Les associations de commerçants, dont l’ACDA, sont en tournée du Québec afin de faire pression sur le gouvernement pour qu’il abaisse les taxes de vente sur les produits du tabac. - (Photos Luc Fournier)
Cigarettes : des taxes trop élevées au goût des dépanneurs
Les dépanneurs en ont assez des taxes élevées sur les produits du tabac. Pour l’Association canadienne des dépanneurs en alimentation (ACDQ), c’est un dépanneur par jour qui ferme ses portes au Québec. De plus, cette taxe élevée encourage la contrebande. De ce point de vue, la problématique est semblable à ce qu’on a connu dans le milieu des années 90, où les ventes de cigarettes de contrebande atteignaient des records.
«On est contre les taxes excessives. Pas contre les taxes, mais contre les taxes excessives», souligne le président de l’ACDA, Michel Gadbois. Pour les dépanneurs, la perte de profits qu’équivaut la migration de leur clientèle vers les groupes criminalisés équivaut à 2M$ par année au Québec. Selon M. Gadbois, ce n’est d’ailleurs pas seulement l’affaire des propriétaires de dépanneurs, c’est tout un problème social qui se cache derrière ces taxes élevées.
D’ailleurs, le nombre de jeunes fumeurs est en hausse, et M. Gadbois attribue cette hausse à la popularité grandissante de ces cigarettes de contrebande. «Le réseau des jeunes impliqués dans la contrebande est immense», avance-t-il, avant de comparer le prix d’un sac «ziploc» de 200 cigarettes à celui d’un paquet de gomme.
Les associations de marchands souhaitent donc que le gouvernement agisse en abaissant les taxes sur le tabac, baisse qui profiterait aux marchands.

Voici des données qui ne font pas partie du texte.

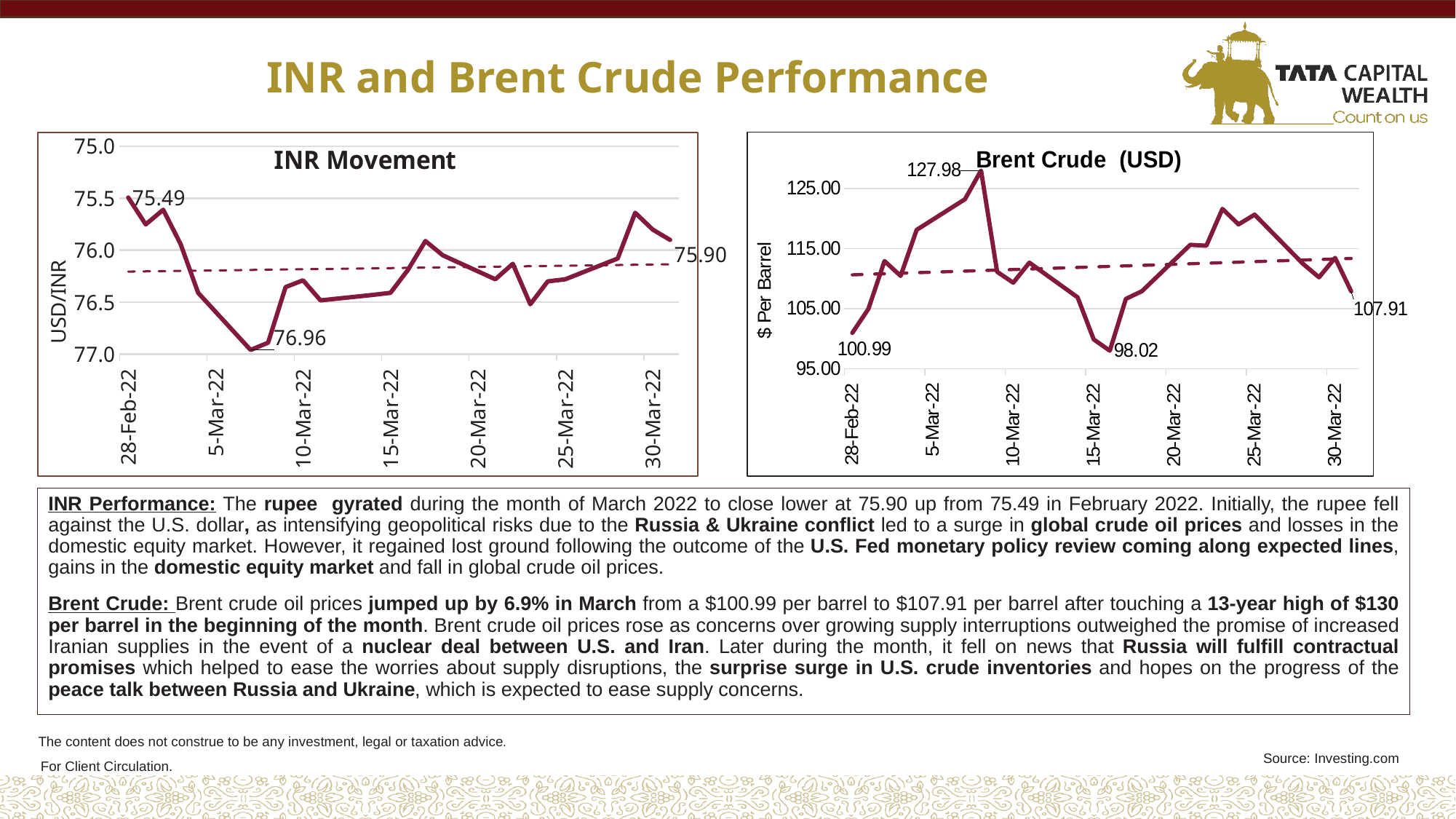
On the Brent Crude (USD) chart, what is the lowest value labelled on the line? 98.02 On the Brent Crude (USD) chart, what is the value labelled on 28-Feb-22? 100.99 On the INR Movement chart, what is the difference between the labelled values 76.96 and 75.49? 1.47 On the Brent Crude (USD) chart, what is the difference between the labelled peak of 127.98 and the labelled low of 98.02? 29.96 On the INR Movement chart, what is the value labelled at the end of the series on 30-Mar-22? 75.90 On the Brent Crude (USD) chart, is the value on 30-Mar-22 greater or less than 105.00? greater On the Brent Crude (USD) chart, what is the value labelled at the end of the series on 30-Mar-22? 107.91 What is the y-axis label on the Brent Crude (USD) chart? $ Per Barrel On the Brent Crude (USD) chart, what is the peak value labelled on the line? 127.98 What type of chart is the INR Movement chart? Line chart On the INR Movement chart, what is the value labelled at the start of the series on 28-Feb-22? 75.49 On the INR Movement chart, what is the highest USD/INR value labelled on the line? 76.96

Pour eux, de baisser les taxes de moitié encouragerait 75% des acheteurs de cigarettes de contrebande à revenir dans la légalité. «L’État ne perdrait rien. S’il y a de quoi, elle risque de gagner», indique le président de l’ACDA. Selon lui, le gouvernement perd 650 M$ par année avec l’exode des fumeurs vers les cigarettes de contrebande.
La caravane de l’ACDA visitera 25 villes du Québec dans les prochaines semaines. Les propriétaires de dépanneurs ont d’ailleurs été invités à discuter de cette situation avec le député de leur localité.